Global Ocean Modeling With GPU Acceleration in Python

The details of the algorithm don’t really matter, but the TLDR is that you have 2 parts. The first is a multi-threaded tree traversal that finds positions. The second is evaluation of an expensive, vectorizable function (the neural net) on a batch of data (positions). These results are then used to update the tree, and the process continues. Is this type of algorithm currently able to be implemented effectively using Fortran?

One thing that I think the Fortran co-array approach gets wrong is that while the numerics are not the hardware, hardware isn’t just an implementation detail. The hardware you have changes which algorithms are the most efficient, so a system that lacks the ability for the user to tell the program what hardware to use will be inherently inefficient.

Maybe I’m missing some nuance here, but it seems to me that the “system” here is a compiler or library, not the language. Python the language doesn’t let you specify hardware, or even how to run in parallel beyond shared memory.

This is the fundamental problem of computer science. Every language has this problem. Some languages restrict you from using hardware specific instructions in their aims to ensure portability. For those that don’t, when you use hardware specific instructions your software is no longer portable to systems that don’t have that hardware.

That’s always the tradeoff. If you want to take advantage of hardware that the compiler/language you’re using can’t utilize automatically, then you have to write non-portable code. Fortran has taken the approach that the language should define constructs that should be optimizable on most hardware, and it’s up to the compilers to take advantage, and that the language shouldn’t add anything hardware specific. There are extensions, but they aren’t standards conforming.

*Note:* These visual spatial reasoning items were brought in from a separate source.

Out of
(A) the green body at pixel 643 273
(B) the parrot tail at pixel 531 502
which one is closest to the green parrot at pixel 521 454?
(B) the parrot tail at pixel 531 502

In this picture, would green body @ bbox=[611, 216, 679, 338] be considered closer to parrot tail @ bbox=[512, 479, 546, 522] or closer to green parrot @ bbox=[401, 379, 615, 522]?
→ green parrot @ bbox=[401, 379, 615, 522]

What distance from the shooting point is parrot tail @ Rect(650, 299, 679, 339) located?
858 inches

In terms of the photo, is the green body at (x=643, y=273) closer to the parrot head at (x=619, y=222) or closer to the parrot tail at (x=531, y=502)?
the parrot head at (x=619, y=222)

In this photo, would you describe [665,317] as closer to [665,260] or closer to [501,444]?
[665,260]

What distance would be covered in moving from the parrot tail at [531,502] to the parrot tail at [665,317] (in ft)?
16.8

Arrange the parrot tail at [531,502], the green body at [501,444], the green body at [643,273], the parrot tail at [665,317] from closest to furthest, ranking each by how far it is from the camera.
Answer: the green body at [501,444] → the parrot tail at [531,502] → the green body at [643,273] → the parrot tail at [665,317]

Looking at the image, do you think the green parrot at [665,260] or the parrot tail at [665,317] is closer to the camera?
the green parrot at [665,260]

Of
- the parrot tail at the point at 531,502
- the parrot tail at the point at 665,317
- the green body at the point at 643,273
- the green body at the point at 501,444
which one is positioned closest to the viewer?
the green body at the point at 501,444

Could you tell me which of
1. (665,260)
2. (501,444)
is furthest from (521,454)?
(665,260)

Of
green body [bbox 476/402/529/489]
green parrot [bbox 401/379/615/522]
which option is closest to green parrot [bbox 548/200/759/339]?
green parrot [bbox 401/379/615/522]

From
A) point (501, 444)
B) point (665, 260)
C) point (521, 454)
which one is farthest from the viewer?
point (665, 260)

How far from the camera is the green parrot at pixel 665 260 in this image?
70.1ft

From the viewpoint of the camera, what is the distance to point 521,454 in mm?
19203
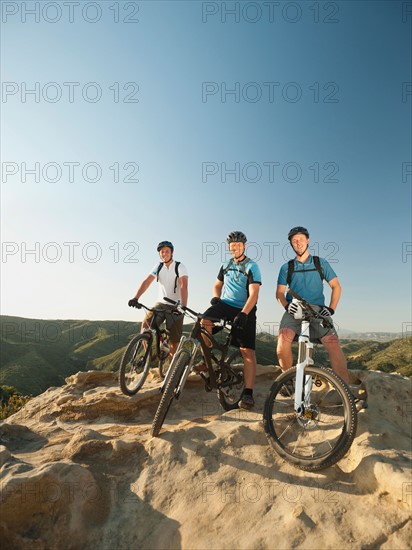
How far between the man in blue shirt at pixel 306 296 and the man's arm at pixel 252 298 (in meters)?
0.44

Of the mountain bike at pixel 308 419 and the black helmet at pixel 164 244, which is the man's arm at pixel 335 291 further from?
the black helmet at pixel 164 244

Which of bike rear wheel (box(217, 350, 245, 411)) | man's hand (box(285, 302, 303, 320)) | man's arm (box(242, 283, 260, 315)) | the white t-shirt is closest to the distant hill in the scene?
the white t-shirt

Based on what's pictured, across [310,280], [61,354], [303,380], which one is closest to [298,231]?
[310,280]

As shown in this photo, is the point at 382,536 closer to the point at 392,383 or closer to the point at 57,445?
the point at 392,383

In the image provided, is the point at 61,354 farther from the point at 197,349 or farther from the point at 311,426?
the point at 311,426

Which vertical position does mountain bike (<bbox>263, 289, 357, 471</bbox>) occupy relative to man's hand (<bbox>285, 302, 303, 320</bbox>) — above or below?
below

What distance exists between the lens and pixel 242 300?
268 inches

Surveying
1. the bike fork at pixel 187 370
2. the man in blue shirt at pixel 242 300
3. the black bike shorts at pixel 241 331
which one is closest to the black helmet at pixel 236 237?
the man in blue shirt at pixel 242 300

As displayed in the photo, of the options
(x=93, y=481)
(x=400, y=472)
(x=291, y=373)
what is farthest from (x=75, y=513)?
(x=400, y=472)

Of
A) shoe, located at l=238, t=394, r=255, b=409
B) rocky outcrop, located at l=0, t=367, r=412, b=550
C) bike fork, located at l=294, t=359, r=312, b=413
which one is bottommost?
rocky outcrop, located at l=0, t=367, r=412, b=550

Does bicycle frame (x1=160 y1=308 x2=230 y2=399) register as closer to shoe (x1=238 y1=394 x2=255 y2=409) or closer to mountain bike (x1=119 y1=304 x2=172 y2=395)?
shoe (x1=238 y1=394 x2=255 y2=409)

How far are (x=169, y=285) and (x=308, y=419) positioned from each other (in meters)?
5.08

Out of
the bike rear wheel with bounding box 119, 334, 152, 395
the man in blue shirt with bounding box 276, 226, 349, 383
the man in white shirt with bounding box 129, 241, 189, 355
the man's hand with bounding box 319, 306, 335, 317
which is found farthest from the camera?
the man in white shirt with bounding box 129, 241, 189, 355

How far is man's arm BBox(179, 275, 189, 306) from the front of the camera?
8375mm
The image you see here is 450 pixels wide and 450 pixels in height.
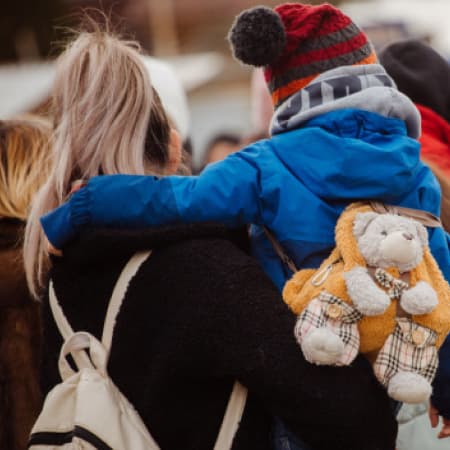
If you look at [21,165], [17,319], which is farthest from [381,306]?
[21,165]

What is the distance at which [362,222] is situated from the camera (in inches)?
70.2

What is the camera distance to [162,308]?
1.81 meters

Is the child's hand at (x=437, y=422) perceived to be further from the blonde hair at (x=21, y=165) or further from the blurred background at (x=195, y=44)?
the blurred background at (x=195, y=44)

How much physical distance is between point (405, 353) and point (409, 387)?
77 mm

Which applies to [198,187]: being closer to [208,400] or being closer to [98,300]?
[98,300]

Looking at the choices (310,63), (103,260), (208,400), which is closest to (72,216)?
(103,260)

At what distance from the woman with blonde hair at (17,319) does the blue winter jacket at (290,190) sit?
2.02 feet

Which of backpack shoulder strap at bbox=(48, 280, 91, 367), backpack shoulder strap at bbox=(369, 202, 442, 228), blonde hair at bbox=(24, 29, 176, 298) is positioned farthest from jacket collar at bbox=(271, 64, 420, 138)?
backpack shoulder strap at bbox=(48, 280, 91, 367)

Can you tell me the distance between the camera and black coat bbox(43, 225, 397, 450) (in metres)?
1.72

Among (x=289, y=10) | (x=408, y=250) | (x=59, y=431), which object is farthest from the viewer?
(x=289, y=10)

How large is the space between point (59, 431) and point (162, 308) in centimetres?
44

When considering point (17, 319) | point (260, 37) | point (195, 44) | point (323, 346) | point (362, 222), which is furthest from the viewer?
point (195, 44)

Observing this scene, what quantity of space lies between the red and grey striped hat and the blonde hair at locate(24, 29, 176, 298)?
279mm

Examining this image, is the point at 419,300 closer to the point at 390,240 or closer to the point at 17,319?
the point at 390,240
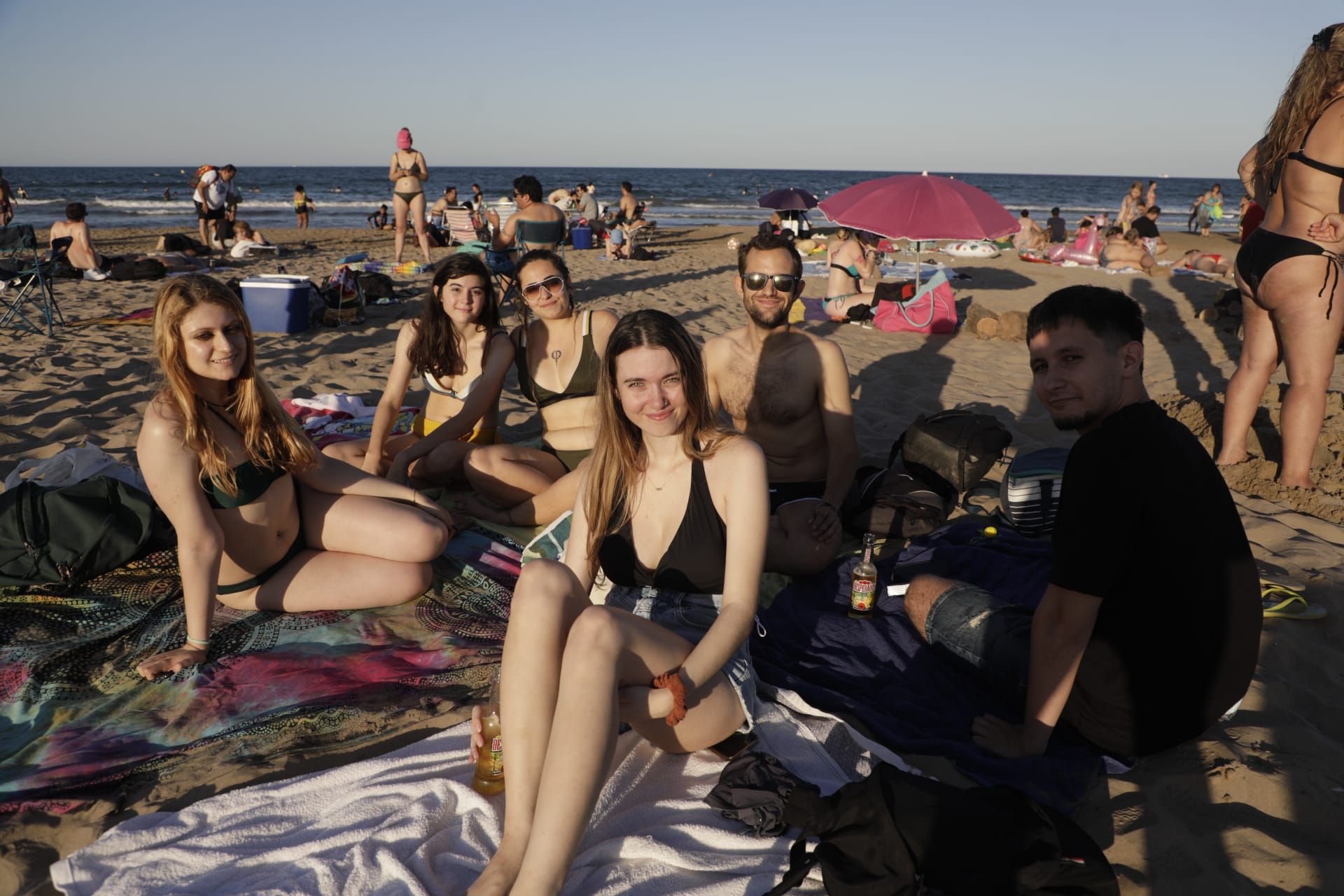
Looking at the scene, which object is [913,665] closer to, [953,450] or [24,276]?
[953,450]

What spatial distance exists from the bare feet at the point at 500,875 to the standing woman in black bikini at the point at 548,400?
2272mm

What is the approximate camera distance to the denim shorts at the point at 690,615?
8.61 feet

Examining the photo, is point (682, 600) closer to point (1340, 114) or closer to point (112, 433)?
point (1340, 114)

@dionhaefner Nice paper, it’s well written. I skimmed through it when it first came out, and now in more detail.

I actually didn’t find any concrete or strong suggestions in the paper that Fortran syntax is inadequate for GPU computing (and it certainly is not, IMO). The benchmarks don’t seem unfavorable to Fortran+MPI. JAX seems like a powerful tool. The “Fast, cheap, turbulent” part of the title reads a bit clickbaity. I’m surprised that it was accepted in that form in JAMES. It could be an opportunity for Veros v2 paper to be titled “Faster, cheaper, and just as turbulent”. :slight_smile:

Today, GPUs are the industry standard devices to train artificial neural networks. This trend has also impacted the design of modern compute facilities; for example, out of the 8 upcoming supercomputers in the EuroHPC Joint Undertaking, 7 are going to provide GPU resources, typically making up around 10% of the total compute power (see EuroHPC, 2021). These resources would be unusable with traditional Fortran models without considerable additional effort, such as a complete re-implementation using CUDA Fortran or by using a framework like OpenACC (Wienke et al., 2012), which requires compiler directives for every loop (see also Norman et al., 2015).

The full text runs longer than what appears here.